According to new data from Deezer, AI-generated tracks now make up more than a third of all new music uploaded to the platform, and most listeners are none the wiser.
Deezer says 34% of new music uploads are now fully AI-generated, amounting to more than 50,000 synthetic tracks every single day.
Even more unsettling is how effective this content has become at blending in. In blind tests conducted across eight countries, 97% of listeners failed to reliably distinguish AI-made music from human-created tracks, even when actively trying to spot the difference.
That flood of AI music is largely driven by how accessible generative tools have become. You no longer need musicians, studio time, or even much technical knowledge. With services like Suno or similar prompt-based platforms, users can generate complete songs in minutes, music that’s polished enough to pass casual listening tests, even if it lacks a certain spark.
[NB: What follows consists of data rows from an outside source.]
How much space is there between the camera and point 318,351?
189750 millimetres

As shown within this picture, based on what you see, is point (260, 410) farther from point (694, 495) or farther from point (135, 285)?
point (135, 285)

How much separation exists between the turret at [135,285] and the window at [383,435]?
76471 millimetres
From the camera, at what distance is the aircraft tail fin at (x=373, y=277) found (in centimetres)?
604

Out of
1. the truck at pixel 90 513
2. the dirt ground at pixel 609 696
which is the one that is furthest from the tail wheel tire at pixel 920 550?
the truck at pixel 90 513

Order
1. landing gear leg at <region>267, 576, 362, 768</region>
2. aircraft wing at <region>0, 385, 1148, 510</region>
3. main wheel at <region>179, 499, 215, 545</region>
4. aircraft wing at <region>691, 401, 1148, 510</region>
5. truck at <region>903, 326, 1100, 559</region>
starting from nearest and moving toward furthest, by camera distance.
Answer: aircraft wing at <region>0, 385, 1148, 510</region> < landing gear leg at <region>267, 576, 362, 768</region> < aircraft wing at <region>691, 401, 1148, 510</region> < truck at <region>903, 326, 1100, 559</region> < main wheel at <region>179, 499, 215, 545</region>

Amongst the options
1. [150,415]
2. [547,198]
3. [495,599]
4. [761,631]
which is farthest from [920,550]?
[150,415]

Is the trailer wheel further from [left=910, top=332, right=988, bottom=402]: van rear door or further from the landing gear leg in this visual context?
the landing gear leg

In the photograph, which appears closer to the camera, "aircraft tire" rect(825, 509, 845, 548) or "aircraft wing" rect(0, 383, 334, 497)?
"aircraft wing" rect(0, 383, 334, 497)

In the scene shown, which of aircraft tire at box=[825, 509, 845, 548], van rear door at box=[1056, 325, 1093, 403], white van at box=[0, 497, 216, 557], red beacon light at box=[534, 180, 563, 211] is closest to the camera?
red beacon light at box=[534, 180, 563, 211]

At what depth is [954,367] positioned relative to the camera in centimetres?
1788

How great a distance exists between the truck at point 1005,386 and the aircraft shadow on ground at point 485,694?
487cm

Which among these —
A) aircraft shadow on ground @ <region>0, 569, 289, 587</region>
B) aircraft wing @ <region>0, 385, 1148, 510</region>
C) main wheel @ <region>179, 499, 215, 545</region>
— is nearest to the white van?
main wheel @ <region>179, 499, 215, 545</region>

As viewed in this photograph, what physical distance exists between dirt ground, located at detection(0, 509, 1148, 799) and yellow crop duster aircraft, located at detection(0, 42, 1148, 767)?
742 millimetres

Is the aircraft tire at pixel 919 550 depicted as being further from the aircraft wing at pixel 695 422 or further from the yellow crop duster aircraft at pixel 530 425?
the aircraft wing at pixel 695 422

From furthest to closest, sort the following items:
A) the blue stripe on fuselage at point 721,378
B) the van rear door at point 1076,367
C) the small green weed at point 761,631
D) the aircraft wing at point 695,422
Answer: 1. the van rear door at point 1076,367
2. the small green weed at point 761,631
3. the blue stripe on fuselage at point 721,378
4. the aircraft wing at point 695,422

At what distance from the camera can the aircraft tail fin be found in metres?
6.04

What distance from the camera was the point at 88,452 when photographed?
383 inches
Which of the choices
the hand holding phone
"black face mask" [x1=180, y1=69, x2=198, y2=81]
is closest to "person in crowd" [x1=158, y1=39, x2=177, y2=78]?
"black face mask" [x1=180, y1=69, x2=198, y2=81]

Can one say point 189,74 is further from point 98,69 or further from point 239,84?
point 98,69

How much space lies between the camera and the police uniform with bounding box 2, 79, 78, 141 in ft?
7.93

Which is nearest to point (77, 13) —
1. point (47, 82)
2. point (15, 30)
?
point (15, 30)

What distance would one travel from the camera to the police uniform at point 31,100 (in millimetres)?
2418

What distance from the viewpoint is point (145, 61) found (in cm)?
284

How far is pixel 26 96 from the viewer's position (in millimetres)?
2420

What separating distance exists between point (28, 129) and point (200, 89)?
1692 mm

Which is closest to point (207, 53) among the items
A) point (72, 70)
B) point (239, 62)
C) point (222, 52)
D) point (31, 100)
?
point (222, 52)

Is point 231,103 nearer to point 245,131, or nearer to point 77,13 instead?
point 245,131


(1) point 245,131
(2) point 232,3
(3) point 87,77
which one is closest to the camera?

Interestingly, this explosion in volume hasn’t translated into popularity. Deezer notes that fully AI-generated music accounts for just 0.5% of total streams, suggesting listeners still gravitate toward human artists, even if they can’t consciously articulate why. The problem, then, isn’t what people choose to play, it’s the sheer scale of what’s being uploaded.
That imbalance is already causing anxiety across the industry. Deezer’s study found that around 80% of respondents believe AI-generated music should be clearly labelled, with many expressing concern about artists’ livelihoods and the ethics of training AI models on copyrighted work without consent. Musicians interviewed elsewhere have gone further, warning of platforms being overwhelmed by what some bluntly call “AI slop”.
There’s also growing debate over whether AI music should be treated the same financially. Many listeners feel that fully synthetic tracks shouldn’t earn the same payouts as human-made songs, especially when they’re cheap to produce and uploaded in massive quantities.
Deezer says it’s responding by rolling out AI detection and tagging tools, alongside efforts to filter fraudulent streaming activity linked to mass-produced content. It’s a necessary step, but arguably only a temporary fix.
Because the bigger question remains unanswered: if most people can’t hear the difference, does authorship still matter? For now, AI music is shifting from novelty to background noise — and chances are, you’ve already heard it without realising.